USING THE INFORMATION ::
**1)** List every person the article on the UAE Mars mission names.
**2)** For each statement below, say whether it agrees with the article on the UAE Mars mission, and quote the words that decide it: (a) The Hope spacecraft will be launched in India. (b) The spacecraft would reach Mars after seven months. (c) The UAE created its space agency in 2014.

GIVEN PASSAGE ::

UAE Plans Spacecraft Trip to Mars
The United Arab Emirates (UAE) intends to be the first Arab and Muslim country to send a spacecraft to Mars. The project manager of the Mission to Mars, Omran Sharaf, announced that the mission completed the Preliminary Design Review on time for the planned launch date in July 2020. After seven months, the unmanned spacecraft would reach Mars to conduct detailed tests on the planet’s atmosphere. Additionally, Sharaf hopes the mission will promote STEM interest in the Arab world, one of the stated initiatives of the country’s space investment program. The spacecraft, named Hope, will be launched in Japan using a Japanese launch vehicle. If successful, the UAE will join the five other countries, (including the European Space Agency), in orbiting Mars.
Space scientists around the world, including the President of the International Astronautical Federation Jean-Yves Le Gall, emphasize the importance of the mission in exploring the possibility of life on Mars. The atmospheric and climate tests have the potential to reveal how life could survive on the planet, including human habitation. However, the General Authority of Islamic Affairs and Endowment of the UAE issued a fatwa, an Islamic legal pronouncement, forbidding Muslims from travelling on a one-way trip to Mars, since the inherent danger is an unjustifiable risk of life and equivalent to suicide.
UAE officials laud the mission for its ability to bolster or even create economic sectors. A strong aerospace industry would not only diversify the Emirati economy but would foster technological advancements that would strengthen the economic position of the country. For example, Dr. Melikechi, a dean at the University of Massachusetts, said the laser technology used in the Mars mission could be developed further to detect cancer. In the Global Space Congress in Abu Dhabi, the UAE Space Agency Chairman al-Rumaithi stated that among other technological industries, the UAE could develop space tourism. The economic and scientific progress from such developments would be controlled and supported by the country’s upcoming space laws, which regulate profiting from exploration and the organization of space missions.
One of the next steps in the country’s space program is to explore the viability of sending astronauts into space. Scientists hope that the interest generated by the Mars mission will encourage the nation’s youth to pursue the innovation required for the complexity of a human visit. Because recent developments in the space sector have been slow, the Hope spacecraft could propel the industry to a breakthrough.
Since creating the space agency in 2014, the UAE has also developed other aerospace projects. Before the end of February 2017, a nanosatellite (a smaller type of satellite that is easier to launch) called Nayif-1 will launch from a space center in India. Engineering graduates at the American University of Sharjah, in cooperation with the bin Rashid Space Center in Dubai, designed it. Among this team, four of the students will work on the Hope mission as well.

STORED DATA ::
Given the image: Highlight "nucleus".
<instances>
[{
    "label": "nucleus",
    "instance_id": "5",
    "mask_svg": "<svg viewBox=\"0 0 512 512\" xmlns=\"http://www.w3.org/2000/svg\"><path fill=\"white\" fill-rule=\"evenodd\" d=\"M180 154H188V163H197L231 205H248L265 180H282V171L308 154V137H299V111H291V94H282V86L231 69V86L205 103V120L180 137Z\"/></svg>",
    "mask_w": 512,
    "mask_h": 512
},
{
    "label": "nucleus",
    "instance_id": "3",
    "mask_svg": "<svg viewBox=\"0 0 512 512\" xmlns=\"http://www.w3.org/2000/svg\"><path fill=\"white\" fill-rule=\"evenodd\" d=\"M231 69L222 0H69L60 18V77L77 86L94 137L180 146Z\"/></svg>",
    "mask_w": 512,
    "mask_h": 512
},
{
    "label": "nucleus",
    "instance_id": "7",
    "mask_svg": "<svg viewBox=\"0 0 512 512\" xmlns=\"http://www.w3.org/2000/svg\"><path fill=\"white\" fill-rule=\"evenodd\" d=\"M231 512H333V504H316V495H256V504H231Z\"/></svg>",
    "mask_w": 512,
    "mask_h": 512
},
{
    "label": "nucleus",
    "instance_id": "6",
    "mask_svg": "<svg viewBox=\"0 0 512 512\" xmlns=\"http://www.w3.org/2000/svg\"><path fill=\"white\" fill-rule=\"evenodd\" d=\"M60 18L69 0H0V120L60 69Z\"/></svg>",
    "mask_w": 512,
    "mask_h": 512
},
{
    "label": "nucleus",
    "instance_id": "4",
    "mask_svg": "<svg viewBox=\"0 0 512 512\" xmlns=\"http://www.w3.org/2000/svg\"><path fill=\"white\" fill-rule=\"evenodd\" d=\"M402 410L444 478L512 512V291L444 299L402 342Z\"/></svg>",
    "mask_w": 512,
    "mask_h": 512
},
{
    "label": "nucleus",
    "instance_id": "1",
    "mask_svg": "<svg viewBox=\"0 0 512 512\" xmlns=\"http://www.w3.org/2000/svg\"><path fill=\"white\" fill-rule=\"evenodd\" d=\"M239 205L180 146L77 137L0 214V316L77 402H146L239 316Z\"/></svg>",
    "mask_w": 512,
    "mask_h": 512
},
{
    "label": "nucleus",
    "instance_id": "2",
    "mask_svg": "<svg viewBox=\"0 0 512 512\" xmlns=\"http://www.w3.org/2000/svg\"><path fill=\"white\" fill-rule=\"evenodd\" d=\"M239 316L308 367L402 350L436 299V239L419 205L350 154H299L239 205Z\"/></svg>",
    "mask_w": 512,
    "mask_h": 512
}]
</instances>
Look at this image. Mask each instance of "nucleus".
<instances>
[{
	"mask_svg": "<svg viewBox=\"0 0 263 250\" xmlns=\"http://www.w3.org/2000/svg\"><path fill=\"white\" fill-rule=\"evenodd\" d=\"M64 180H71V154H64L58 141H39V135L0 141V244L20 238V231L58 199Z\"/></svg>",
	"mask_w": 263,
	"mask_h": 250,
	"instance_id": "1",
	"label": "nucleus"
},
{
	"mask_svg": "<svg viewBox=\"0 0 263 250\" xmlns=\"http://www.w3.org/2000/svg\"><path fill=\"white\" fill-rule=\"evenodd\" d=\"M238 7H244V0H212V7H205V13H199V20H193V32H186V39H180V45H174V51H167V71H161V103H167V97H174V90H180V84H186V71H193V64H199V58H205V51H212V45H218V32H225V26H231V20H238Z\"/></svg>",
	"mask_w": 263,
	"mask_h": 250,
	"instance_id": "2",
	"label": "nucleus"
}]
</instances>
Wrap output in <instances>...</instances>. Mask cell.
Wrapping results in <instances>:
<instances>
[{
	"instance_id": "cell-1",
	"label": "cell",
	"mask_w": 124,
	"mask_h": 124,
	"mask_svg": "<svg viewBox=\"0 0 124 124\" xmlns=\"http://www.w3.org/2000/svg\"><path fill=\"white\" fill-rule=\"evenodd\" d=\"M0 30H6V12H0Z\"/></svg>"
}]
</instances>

SOLUTIONS TO THE TASKS ::
**1)** Omran Sharaf, Jean-Yves Le Gall, Dr. Melikechi, al-Rumaithi

**2)**
(a) No: "The spacecraft, named Hope, will be launched in Japan using a Japanese launch vehicle."
(b) Yes: "After seven months, the unmanned spacecraft would reach Mars"
(c) Yes: "Since creating the space agency in 2014"